TASKS FOR THIS EXERCISE:
1) In the essay "Thought Must Precede Action," what is the longest prison term that Title 18, Section 912 allows?
2) Write out the passage of the essay "Thought Must Precede Action" from "June 23, 2013" up to and including "may be available.", substituting "recourse" for "remedy".

EXCERPTED PASSAGE:
^^^^

THOUGHT
MUST PRECEDE ACTION
PART 2 of 3
By
Dr. Edwin Vieira, Jr.,
Ph.D., J.D.
June 23, 2013
NewsWithViews.com
In any event, even if Mr. Williams is not completely wrong to assert that “Obama can only be removed from office via impeachment”, it would still be advisable to inquire as to whether any other remedy may be available.
4. Criminal prosecution would appear to be the obvious first choice. For example, Title 18, United States Code, Section 912 provides that “[w]hoever falsely assumes or pretends to be an officer * * * acting under the authority of the United States * * * , and acts as such, or in such pretended character demands or obtains any money, paper, document, or thing of value, shall be fined * * * or imprisoned not more than three years, or both”. Mr. Williams, however, asserts that “before any occupant of the Oval Office can be charged with or prosecuted for crimes, they [sic] must first be removed from office via impeachment, so that the business of the people can continue while the individual is being prosecuted for criminal activities”. In support of this contention, he cites a memorandum prepared by lawyers in the Department of Justice, of all people! As an outspoken critic of the General Government—and rightly so—Mr. Williams should have been more discerning. For the Constitution makes it plain as day that no such requirement exists.

^^^^

RAW DATA:
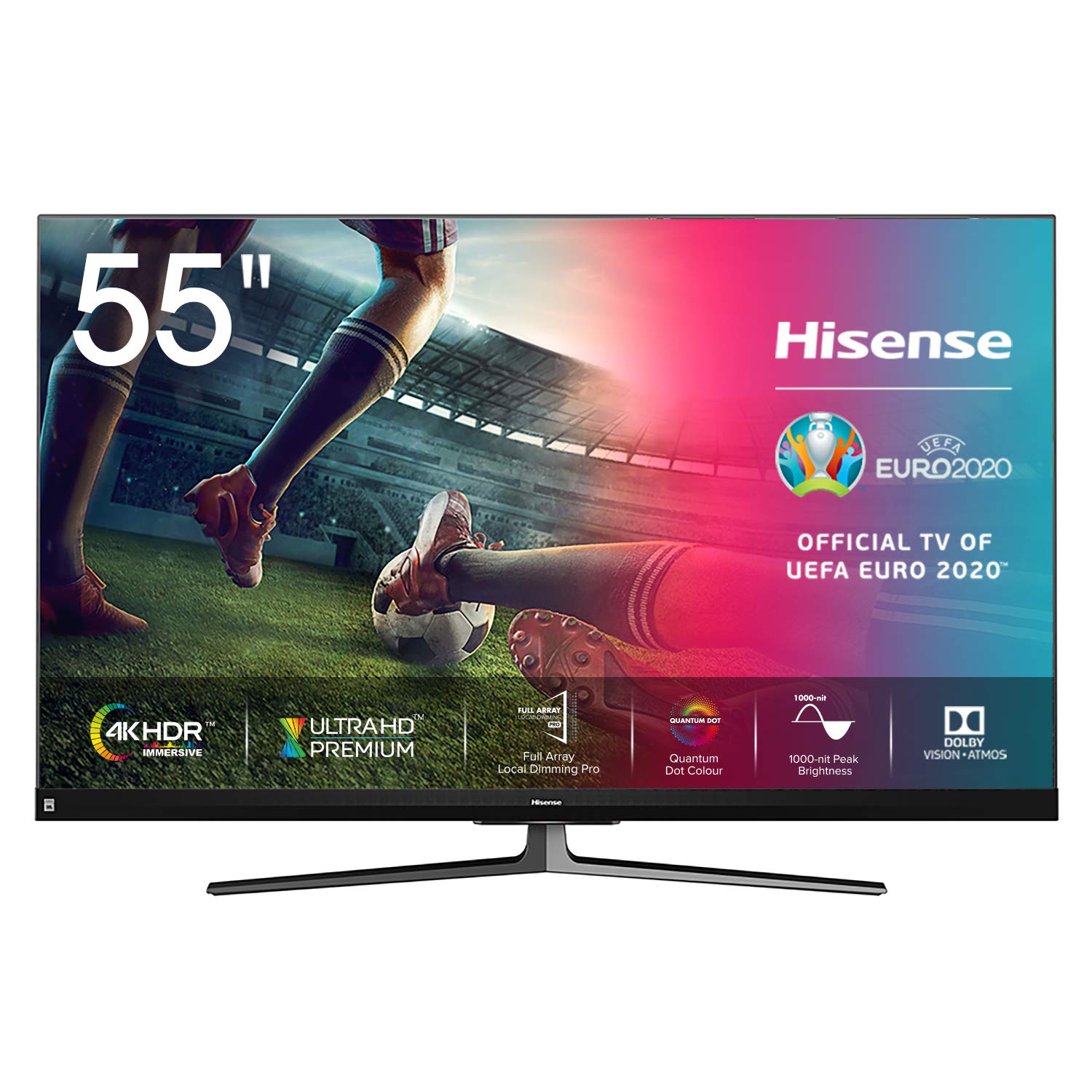 Hisense-ULED-2020-55U8QF-Smart-TV-55-Resolucion-4K-Quantum-Dot-FALD-Dolby-Vision-Dolby-Atmos-Altavoces-JBL-Vidaa-U-40-con-IA-con-Alexa-integrada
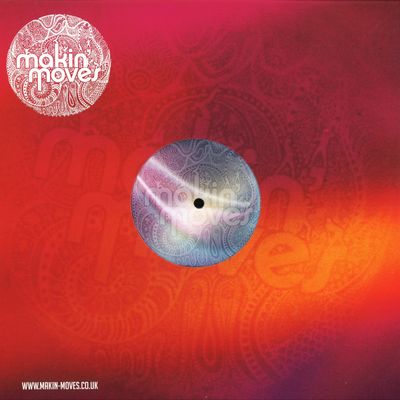 Various — Unreleased Volume 3 vinyl cover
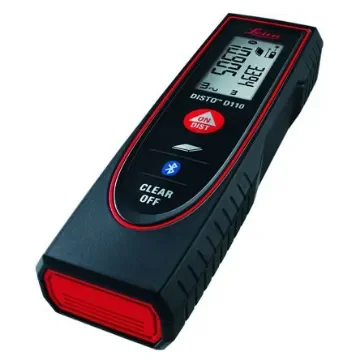 Leica D110 Laser Measure, 60m Range, ±1.5 mm Accuracy product image
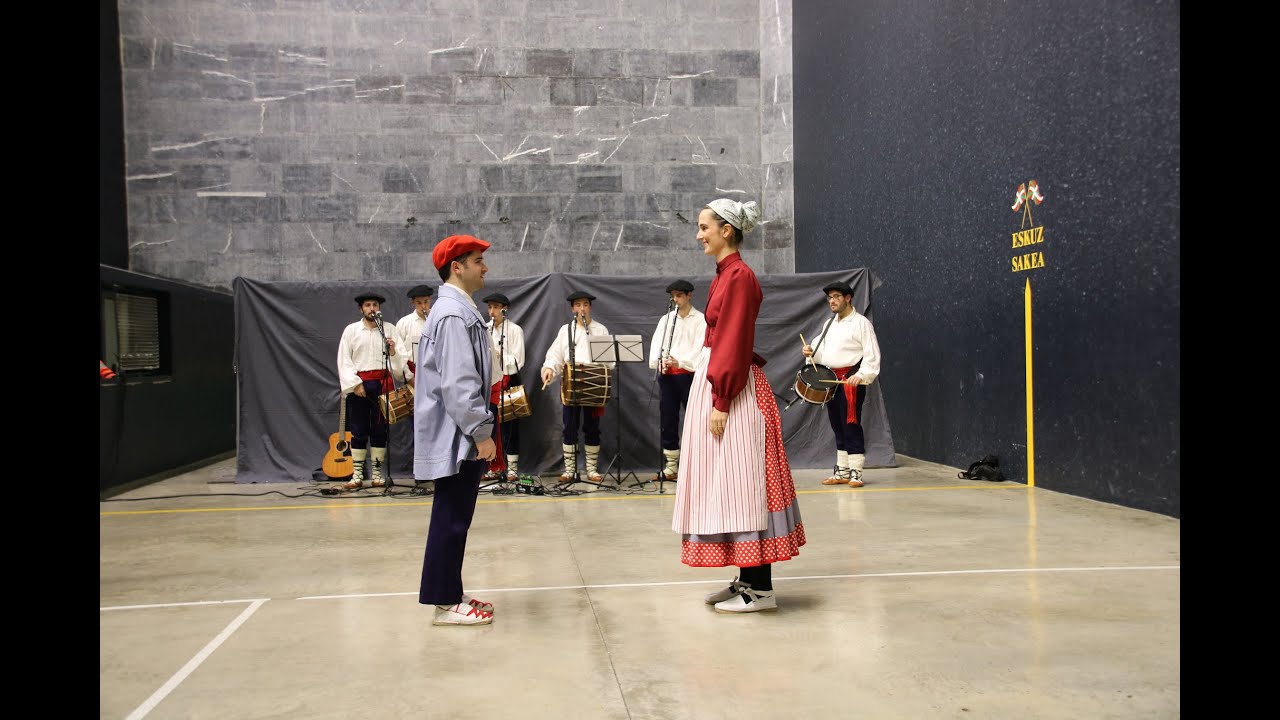 Arratiako Jota eta Porrue, Irura 2019-12-14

^^^^

ANSWERS BELOW:
1) Not more than three years.

2)
June 23, 2013
NewsWithViews.com
In any event, even if Mr. Williams is not completely wrong to assert that “Obama can only be removed from office via impeachment”, it would still be advisable to inquire as to whether any other recourse may be available.